▶ **ZU BEARBEITENDE AUFGABEN**:
[A] Nennen Sie alle positiven Dinge, die laut dem Text zum Grenzdialog unsere Generation mit der „Grenzüberwindung“ verbindet.
[B] Prüfen Sie anhand des Textes zum Grenzdialog, ob die folgenden Aussagen zutreffen:
(i) Mit dem Begriff „Grenze“ werden mehrheitlich eher negative Assoziationen verbunden.
(ii) Die Befragten stammen aus dem Umfeld der Schreibenden.
(iii) Die meisten verbinden einen Grenzübergang mit gelbem Flutlicht und scharfen Kontrollen.
Antworten Sie jeweils mit Ja oder Nein und zitieren Sie die entscheidenden Worte.
[C] Schreiben Sie aus dem Text zum Grenzdialog wörtlich ab: Beginnen Sie bei den Worten „Grenzdialog Im Anschluß“ und hören Sie nach „bzw. Antworten aufgelistet.“ auf.

▶ **VORLIEGENDER TEXT**:
%%
Grenzdialog Im Anschluß an unsere eigene “Alltags-Grenz-Suche” in Hamburg, verstehen wir den “Grenzdialog” als einen weiteren Exkurs. Wir nutzen diese Experiment um eine Vorstellung dafür zu entwickeln, wie der Begriff “Grenze” von anderen unserer Generation verstanden und gebraucht wird. Uns interessiert, was man heute als Grenze empfindet, Grenzerfahrung, Grenzüberschreitung bzw. welche Bedeutung Grenzen haben. Wie und wo nimmt man sie überhaupt im alltäglichen Leben wahr? Welche Assoziationen und Emotionen verbinden andere damit? Dazu haben wir Leute in unserem Umfeld befragt und hier auszugsweise die wichtigsten Fragen bzw. Antworten aufgelistet.

Grundsätzlich ist festzustellen, dass bei unseren Fragen auf ganz unterschiedliche Art und Weise geantwortet wurde. Zudem werden mehrheitlich eher positive Assoziationen mit dem Begriff “Grenze” in Verbindung gebracht. Diesbezüglich fühlen wir uns in unserer persönlichen Annahme bestärkt, dass Ländergrenzen immer mehr an Bedeutung verlieren. Die wenigsten verknüpfen das Bild von einem Grenzübergang im Kopf mit den klassischen Elementen wie z.B. gelbem Flutlicht und scharfen Kontrollen. Vielmehr verbindet unsere Generation positive Ereignisse wie Urlaub, Spass, Abenteuerlust, andere Sprachen und Kulturen mit der “Grenzüberwindung”.
%%
▶ **GEGEBENES MATERIAL**:
%%
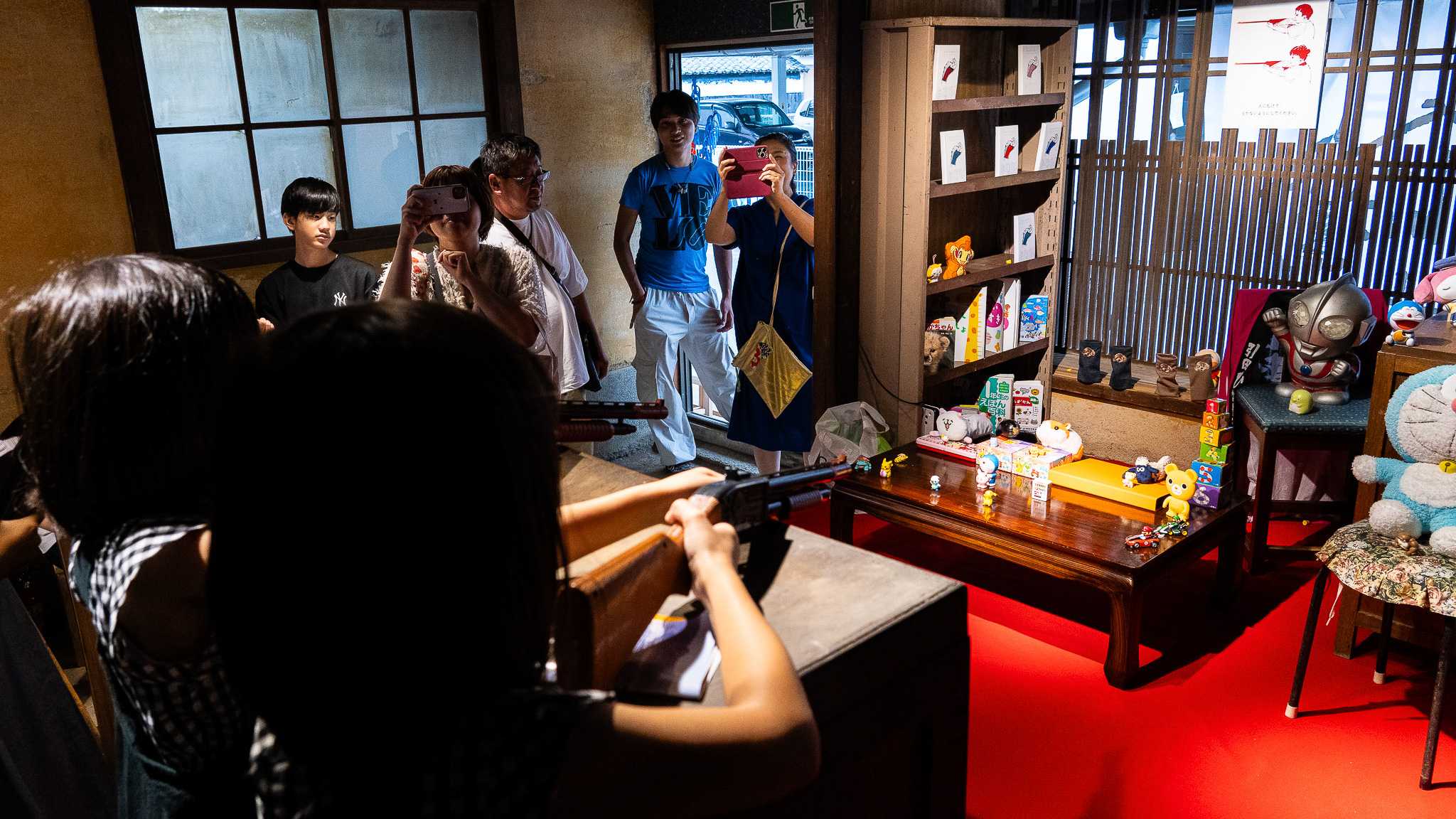 【活動レポート】秋祭りに合わせたミニ企画「射的屋ぐんだらけ」の記事へのリンク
%%
▶ **LÖSUNGEN DER AUFGABEN**:
[A] Urlaub, Spass, Abenteuerlust, andere Sprachen und Kulturen

[B]
(i) Nein: „Zudem werden mehrheitlich eher positive Assoziationen mit dem Begriff “Grenze” in Verbindung gebracht.“
(ii) Ja: „Dazu haben wir Leute in unserem Umfeld befragt“
(iii) Nein: „Die wenigsten verknüpfen das Bild von einem Grenzübergang im Kopf mit den klassischen Elementen wie z.B. gelbem Flutlicht und scharfen Kontrollen.“

[C]
Grenzdialog Im Anschluß an unsere eigene “Alltags-Grenz-Suche” in Hamburg, verstehen wir den “Grenzdialog” als einen weiteren Exkurs. Wir nutzen diese Experiment um eine Vorstellung dafür zu entwickeln, wie der Begriff “Grenze” von anderen unserer Generation verstanden und gebraucht wird. Uns interessiert, was man heute als Grenze empfindet, Grenzerfahrung, Grenzüberschreitung bzw. welche Bedeutung Grenzen haben. Wie und wo nimmt man sie überhaupt im alltäglichen Leben wahr? Welche Assoziationen und Emotionen verbinden andere damit? Dazu haben wir Leute in unserem Umfeld befragt und hier auszugsweise die wichtigsten Fragen bzw. Antworten aufgelistet.